Why did my Oregon property tax bill go up? 4 questions to ask
Oregon homeowners might be wondering why they owe so much more in property taxes than last year.
Multnomah, Washington and Clackamas county residents can look up their tax bills and compare them to the rest of the region on our map.
Oregon’s complex property tax system doesn’t always make it easy to figure out, but here are four questions to ask yourself (or your county’s assessor).
Back in 1997, a ballot measure approved by Oregon voters separated taxes from the real values of homes. Instead, it pegged taxable values to 1995 levels, plus 3 percent a year.

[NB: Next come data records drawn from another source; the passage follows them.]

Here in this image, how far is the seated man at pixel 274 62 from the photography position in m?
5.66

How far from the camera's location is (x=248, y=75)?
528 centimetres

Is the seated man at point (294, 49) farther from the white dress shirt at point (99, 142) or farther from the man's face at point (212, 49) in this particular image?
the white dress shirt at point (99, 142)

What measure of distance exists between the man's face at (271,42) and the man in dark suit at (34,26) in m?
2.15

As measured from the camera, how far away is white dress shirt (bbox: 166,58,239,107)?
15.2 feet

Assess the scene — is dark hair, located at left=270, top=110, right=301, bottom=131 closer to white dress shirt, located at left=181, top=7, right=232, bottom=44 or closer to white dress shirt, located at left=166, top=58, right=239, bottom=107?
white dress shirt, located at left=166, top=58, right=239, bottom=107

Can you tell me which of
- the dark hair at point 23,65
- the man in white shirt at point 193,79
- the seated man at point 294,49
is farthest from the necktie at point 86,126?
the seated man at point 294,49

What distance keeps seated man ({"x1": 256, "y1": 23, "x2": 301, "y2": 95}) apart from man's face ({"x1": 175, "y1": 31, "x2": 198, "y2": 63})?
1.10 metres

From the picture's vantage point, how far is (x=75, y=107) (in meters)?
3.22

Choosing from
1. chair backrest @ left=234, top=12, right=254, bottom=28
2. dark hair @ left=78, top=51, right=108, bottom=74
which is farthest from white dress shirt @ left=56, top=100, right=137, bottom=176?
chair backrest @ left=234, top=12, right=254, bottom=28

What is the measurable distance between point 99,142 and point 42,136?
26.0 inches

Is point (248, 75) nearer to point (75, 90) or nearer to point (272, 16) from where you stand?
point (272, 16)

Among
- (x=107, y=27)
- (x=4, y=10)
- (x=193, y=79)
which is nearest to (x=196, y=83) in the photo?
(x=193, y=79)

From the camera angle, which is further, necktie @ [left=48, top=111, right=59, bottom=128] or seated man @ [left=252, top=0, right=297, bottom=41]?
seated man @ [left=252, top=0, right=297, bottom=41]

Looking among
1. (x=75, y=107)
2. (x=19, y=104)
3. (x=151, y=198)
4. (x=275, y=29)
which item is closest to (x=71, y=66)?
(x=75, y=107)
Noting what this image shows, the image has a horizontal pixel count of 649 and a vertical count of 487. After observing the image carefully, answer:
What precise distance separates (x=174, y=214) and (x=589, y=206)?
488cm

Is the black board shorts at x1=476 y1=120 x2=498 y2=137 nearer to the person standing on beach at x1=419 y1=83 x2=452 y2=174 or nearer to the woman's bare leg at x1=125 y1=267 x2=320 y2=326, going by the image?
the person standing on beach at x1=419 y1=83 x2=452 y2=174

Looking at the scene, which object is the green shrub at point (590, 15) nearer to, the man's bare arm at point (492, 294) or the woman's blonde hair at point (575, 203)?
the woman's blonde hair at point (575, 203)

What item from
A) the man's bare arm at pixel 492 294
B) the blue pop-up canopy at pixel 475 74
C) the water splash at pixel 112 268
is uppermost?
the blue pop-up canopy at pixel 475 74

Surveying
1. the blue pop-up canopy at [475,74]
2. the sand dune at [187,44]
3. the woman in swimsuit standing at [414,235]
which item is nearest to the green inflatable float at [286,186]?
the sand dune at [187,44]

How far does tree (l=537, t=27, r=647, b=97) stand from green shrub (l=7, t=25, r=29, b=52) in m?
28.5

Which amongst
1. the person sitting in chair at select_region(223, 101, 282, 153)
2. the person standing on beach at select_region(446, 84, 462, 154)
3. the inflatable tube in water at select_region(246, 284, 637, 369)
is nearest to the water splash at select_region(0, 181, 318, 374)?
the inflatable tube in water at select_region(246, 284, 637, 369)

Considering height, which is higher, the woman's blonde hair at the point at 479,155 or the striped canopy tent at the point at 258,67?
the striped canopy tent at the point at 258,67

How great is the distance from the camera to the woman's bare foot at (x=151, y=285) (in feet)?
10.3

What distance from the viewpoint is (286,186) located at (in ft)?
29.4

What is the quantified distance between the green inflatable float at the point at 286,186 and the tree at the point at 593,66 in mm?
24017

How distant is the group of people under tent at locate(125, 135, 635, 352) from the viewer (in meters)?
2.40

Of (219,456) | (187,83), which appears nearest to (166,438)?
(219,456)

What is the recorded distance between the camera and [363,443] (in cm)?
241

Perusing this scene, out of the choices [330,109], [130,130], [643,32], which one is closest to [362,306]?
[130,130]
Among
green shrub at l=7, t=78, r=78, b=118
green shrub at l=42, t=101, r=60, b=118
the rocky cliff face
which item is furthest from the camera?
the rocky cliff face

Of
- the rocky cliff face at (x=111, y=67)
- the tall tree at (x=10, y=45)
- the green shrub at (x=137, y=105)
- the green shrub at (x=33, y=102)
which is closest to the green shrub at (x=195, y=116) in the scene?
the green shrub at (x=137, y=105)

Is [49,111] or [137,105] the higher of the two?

As a result, most homeowners can expect a 3 percent increase each year, regardless of what happens to market values.
But property owners don’t share the benefits of those ballot measures equally. Learn how they changed your tax bill over time.
Any work valued at $10,000 in one year or $25,000 within five consecutive years can trigger a new assessment and increase your property’s taxable value. This can include improvements made in previous years that county assessors missed at the time.
If you think your new assessment overvalues your new improvement, however, now’s the time to contact the county assessor or file an appeal. You probably won’t be able to dispute your tax bill in future tax years.
If voters agreed to a new levy or bond, you’re going to see that reflected in your property tax bill (regardless of how you voted). This year saw a new school district construction bond measure take effect in Gresham, and voters in other jurisdictions raised levies.
Property taxes are capped as a proportion of real market value, as determined by the county assessor. The property can only be taxed $10 per $1000 of real market value for general government and $5 per $1000 of market value for schools. (Certain temporary levies and bond measures are exempt.)
If you hit that cap, you’re benefiting from the 1990 tax-relief measure known as Measure 5. Congratulations! That’s what assessors refer to as being in tax “compression.”
But if a property’s market value rises quickly, that cap can rise just as fast — much faster than the 3 percent a year homeowners might expect. And market values are rising quickly — more like 5 or 10 percent in a year — across the metro area.